## Reading passage
____
Hi ho seedlings away...

31 August, 2012

Yes, that blog title is pretty pathetic. Maybe I should change it to something more sophisticated... no, bugger it! I don't care if you think my puns are sad and pathetic. So there.

Anyways, back to the planned topic, which would be seedlings. A couple of weeks ago I did my first sowing of the season, and some of them have come good.

The tomatoes and cucumbers are looking good. Not so the eggplants, water and rock melons and capsicums, but I'll give them a bit more time. Maybe they're just late bloomers.




I love how the seed outsides sometimes stick to the top of the emerging seedlings.


The cucumbers are looking a little anaemic. Hopefully they will green up in the next day or so.


Have you had seed sowing success?

Signs of spring... Melbourne edition

28 August, 2012

Clearly I am getting serious about blogging - I'm doing a two part post.

Well, not really. It's just I'm going to the Gold Coast for a conference this week and as I was taking photos around the yard and planning a spring time post I thought it would be interesting to contrast this with what's happening up north. So there will be a part two to the signs of spring, with a Queensland follow up to come.

So anyways, one of the things I love about weekends is having time to do a lazy morning meander around the garden. Often I bring out my camera as there are so many things to capture, one of which is the signs of the change of seasons.

Melbourne of late has been blessed with some intermittent blue skies and a bit of sun, but the wind still is bitingly cold. But somehow the plants must be recognising the barely perceptable warming, as they are breaking into flower all over the place.
____
## Given information

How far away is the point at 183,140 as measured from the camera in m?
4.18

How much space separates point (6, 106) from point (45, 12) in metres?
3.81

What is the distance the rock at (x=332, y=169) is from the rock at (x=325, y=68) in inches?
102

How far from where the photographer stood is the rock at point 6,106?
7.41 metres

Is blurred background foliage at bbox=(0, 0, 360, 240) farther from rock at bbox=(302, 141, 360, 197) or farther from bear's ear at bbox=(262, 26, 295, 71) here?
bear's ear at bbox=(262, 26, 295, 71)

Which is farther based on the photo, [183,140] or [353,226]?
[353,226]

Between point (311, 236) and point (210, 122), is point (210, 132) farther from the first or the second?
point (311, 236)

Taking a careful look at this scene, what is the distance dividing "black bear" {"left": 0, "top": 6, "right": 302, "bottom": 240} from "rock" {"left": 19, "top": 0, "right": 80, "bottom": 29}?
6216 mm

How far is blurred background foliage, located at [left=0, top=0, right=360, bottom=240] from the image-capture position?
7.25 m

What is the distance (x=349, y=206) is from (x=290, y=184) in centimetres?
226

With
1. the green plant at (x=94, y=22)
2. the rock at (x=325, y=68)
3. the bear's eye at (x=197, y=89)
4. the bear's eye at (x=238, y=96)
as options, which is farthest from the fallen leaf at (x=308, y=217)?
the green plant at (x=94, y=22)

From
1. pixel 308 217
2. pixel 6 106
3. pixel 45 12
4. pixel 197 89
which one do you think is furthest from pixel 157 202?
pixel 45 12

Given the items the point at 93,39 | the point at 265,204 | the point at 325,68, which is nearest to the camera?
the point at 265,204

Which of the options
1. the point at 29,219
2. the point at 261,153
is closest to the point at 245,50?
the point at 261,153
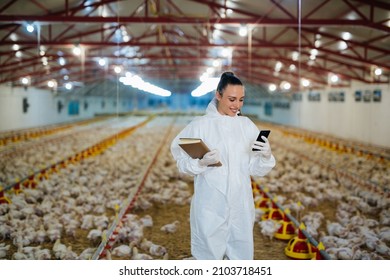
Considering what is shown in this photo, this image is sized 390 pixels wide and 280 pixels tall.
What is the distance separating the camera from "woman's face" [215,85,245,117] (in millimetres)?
2959

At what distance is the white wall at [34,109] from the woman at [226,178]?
54.0 ft

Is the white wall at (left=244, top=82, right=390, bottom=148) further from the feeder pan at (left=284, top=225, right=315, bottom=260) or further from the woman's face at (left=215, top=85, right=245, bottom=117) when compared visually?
the woman's face at (left=215, top=85, right=245, bottom=117)

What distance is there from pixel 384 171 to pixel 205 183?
7566 millimetres

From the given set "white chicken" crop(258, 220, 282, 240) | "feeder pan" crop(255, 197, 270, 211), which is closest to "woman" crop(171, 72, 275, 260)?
"white chicken" crop(258, 220, 282, 240)

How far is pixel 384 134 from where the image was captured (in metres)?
11.6

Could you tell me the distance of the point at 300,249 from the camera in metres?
4.69

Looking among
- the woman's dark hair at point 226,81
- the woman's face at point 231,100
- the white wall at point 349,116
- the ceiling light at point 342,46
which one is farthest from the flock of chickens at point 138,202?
the ceiling light at point 342,46

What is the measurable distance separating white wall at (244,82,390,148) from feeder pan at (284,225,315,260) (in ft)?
23.0

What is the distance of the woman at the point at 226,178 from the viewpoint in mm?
2961

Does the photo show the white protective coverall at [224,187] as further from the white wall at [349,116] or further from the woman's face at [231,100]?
the white wall at [349,116]

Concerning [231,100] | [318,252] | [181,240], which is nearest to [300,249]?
[318,252]

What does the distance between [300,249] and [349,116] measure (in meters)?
12.8
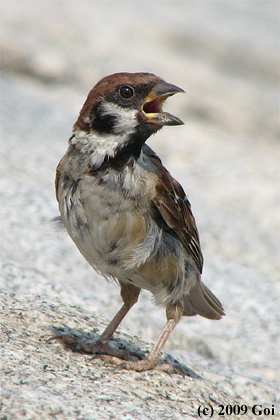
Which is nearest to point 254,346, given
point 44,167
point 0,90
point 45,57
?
point 44,167

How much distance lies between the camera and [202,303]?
535cm

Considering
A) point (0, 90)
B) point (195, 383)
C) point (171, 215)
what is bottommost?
point (195, 383)

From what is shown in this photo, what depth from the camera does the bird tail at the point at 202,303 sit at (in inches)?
208

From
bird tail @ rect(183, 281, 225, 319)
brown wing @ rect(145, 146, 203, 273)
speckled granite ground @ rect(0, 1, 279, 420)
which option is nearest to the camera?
speckled granite ground @ rect(0, 1, 279, 420)

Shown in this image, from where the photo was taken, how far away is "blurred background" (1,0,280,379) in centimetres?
681

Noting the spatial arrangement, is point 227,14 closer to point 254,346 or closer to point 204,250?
point 204,250

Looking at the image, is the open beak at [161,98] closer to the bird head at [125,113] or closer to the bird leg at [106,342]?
the bird head at [125,113]

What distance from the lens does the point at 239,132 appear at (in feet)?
45.3

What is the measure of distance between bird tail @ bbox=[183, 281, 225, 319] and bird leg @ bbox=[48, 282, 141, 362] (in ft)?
1.80

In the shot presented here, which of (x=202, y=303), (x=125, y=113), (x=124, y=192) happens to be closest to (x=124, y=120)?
(x=125, y=113)

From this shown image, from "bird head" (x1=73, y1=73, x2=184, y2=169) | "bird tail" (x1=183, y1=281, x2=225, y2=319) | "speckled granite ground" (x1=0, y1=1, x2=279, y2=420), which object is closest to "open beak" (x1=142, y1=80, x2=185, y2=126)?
"bird head" (x1=73, y1=73, x2=184, y2=169)

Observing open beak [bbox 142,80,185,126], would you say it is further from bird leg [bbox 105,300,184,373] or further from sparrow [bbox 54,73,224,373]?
bird leg [bbox 105,300,184,373]

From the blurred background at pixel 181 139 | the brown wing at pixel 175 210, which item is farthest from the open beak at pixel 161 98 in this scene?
the blurred background at pixel 181 139

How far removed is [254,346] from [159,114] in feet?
11.9
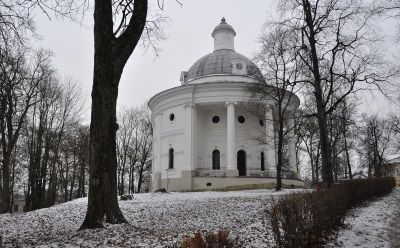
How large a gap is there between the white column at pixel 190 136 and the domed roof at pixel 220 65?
4.83 meters

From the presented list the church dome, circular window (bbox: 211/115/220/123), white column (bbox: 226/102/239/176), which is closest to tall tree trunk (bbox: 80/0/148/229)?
white column (bbox: 226/102/239/176)

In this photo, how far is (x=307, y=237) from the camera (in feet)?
23.4

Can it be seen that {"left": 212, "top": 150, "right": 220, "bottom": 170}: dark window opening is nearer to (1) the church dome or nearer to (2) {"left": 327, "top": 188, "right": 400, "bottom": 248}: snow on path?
(1) the church dome

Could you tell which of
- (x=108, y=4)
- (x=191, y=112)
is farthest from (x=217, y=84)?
(x=108, y=4)

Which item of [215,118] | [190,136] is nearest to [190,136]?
[190,136]

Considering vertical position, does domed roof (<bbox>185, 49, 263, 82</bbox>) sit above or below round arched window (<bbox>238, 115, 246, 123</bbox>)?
above

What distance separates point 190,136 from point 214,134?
9.26 ft

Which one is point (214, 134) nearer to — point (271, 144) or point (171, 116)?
point (171, 116)

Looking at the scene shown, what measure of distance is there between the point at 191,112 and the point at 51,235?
984 inches

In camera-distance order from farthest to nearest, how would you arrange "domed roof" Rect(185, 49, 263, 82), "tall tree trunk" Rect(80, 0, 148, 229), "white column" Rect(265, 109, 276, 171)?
"domed roof" Rect(185, 49, 263, 82)
"white column" Rect(265, 109, 276, 171)
"tall tree trunk" Rect(80, 0, 148, 229)

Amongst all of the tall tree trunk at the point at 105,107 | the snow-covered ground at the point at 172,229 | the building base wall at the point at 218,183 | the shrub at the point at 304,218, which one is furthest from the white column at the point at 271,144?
the tall tree trunk at the point at 105,107

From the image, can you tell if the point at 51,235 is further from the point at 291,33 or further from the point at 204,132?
the point at 204,132

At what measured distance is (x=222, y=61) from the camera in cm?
3712

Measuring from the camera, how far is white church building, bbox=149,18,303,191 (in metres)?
32.2
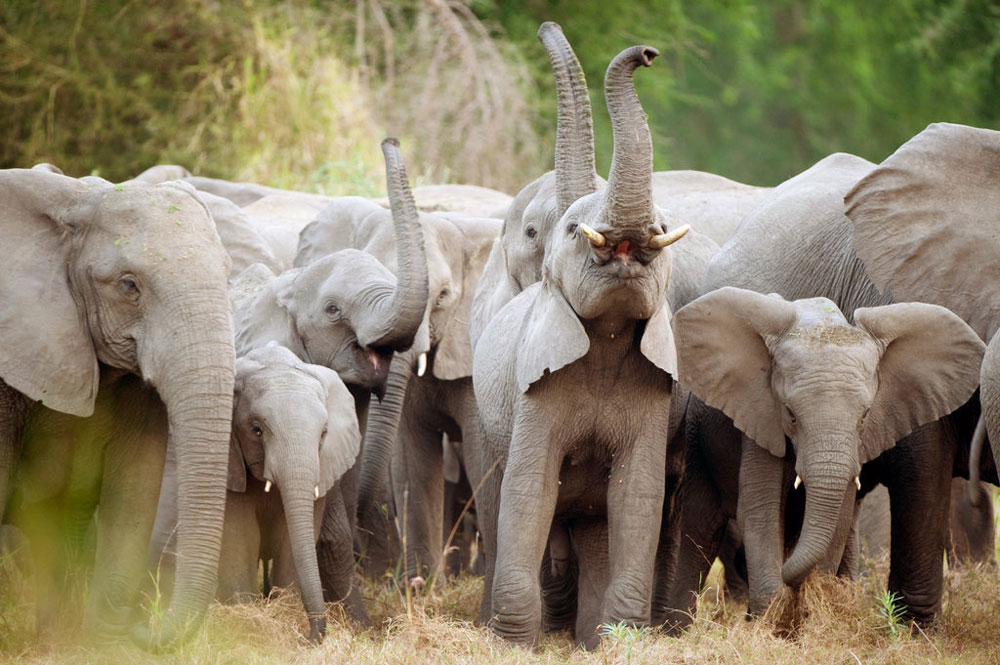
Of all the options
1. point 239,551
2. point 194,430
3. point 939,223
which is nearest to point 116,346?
point 194,430

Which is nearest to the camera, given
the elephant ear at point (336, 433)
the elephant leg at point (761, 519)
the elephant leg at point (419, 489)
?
the elephant leg at point (761, 519)

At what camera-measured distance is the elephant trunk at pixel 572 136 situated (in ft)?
19.5

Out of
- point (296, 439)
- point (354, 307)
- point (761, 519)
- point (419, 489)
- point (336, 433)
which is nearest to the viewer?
point (296, 439)

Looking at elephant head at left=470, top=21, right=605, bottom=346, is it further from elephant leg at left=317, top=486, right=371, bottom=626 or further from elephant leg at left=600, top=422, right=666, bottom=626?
elephant leg at left=317, top=486, right=371, bottom=626

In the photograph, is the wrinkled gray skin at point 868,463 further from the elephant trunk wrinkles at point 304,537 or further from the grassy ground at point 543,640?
the elephant trunk wrinkles at point 304,537

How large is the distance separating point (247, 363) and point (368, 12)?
9683mm

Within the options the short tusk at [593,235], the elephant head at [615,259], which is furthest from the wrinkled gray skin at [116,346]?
the short tusk at [593,235]

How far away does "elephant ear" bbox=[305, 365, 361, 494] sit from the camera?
6.22 m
____
## What this exercise asks
A. Decide whether each statement agrees with the gardening blog: (i) the tomatoes and cucumbers are doing well, (ii) the eggplants have come up well, (iii) the wind in Melbourne has turned warm. Answer yes or no for each, quoting the words from the blog that decide it.
B. According to the gardening blog, where is the writer going for a conference?

## Task answers
A.
(i) Yes: "The tomatoes and cucumbers are looking good."
(ii) No: "Not so the eggplants, water and rock melons and capsicums"
(iii) No: "the wind still is bitingly cold"

B. The Gold Coast.